> _Work to do_
Recast the stretch of material from the line containing "From the image, would" through its end as a Markdown table with two columns, Row and Line. Number each line, and leave out any blank lines.
***** Source data *****
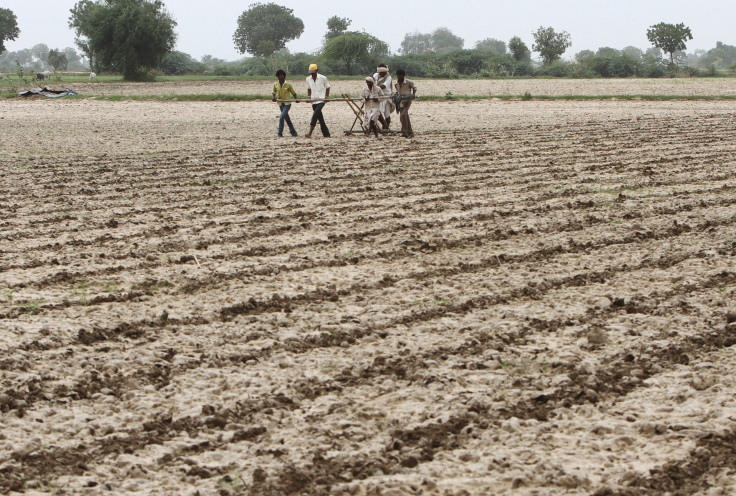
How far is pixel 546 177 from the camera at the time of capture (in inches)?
376

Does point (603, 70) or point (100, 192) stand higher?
point (603, 70)

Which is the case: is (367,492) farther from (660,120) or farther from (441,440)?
(660,120)

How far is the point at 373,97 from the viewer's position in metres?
14.7

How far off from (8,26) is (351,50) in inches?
1773

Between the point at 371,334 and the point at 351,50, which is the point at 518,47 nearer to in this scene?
the point at 351,50

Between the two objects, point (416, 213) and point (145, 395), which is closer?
point (145, 395)

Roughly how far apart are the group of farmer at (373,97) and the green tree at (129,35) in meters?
28.8

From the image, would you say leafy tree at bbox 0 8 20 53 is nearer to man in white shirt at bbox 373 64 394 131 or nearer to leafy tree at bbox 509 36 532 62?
leafy tree at bbox 509 36 532 62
*****
> _Exercise solution_
| Row | Line |
|---|---|
| 1 | From the image, would you say leafy tree at bbox 0 8 20 53 is nearer to man in white shirt at bbox 373 64 394 131 or nearer to leafy tree at bbox 509 36 532 62? |
| 2 | leafy tree at bbox 509 36 532 62 |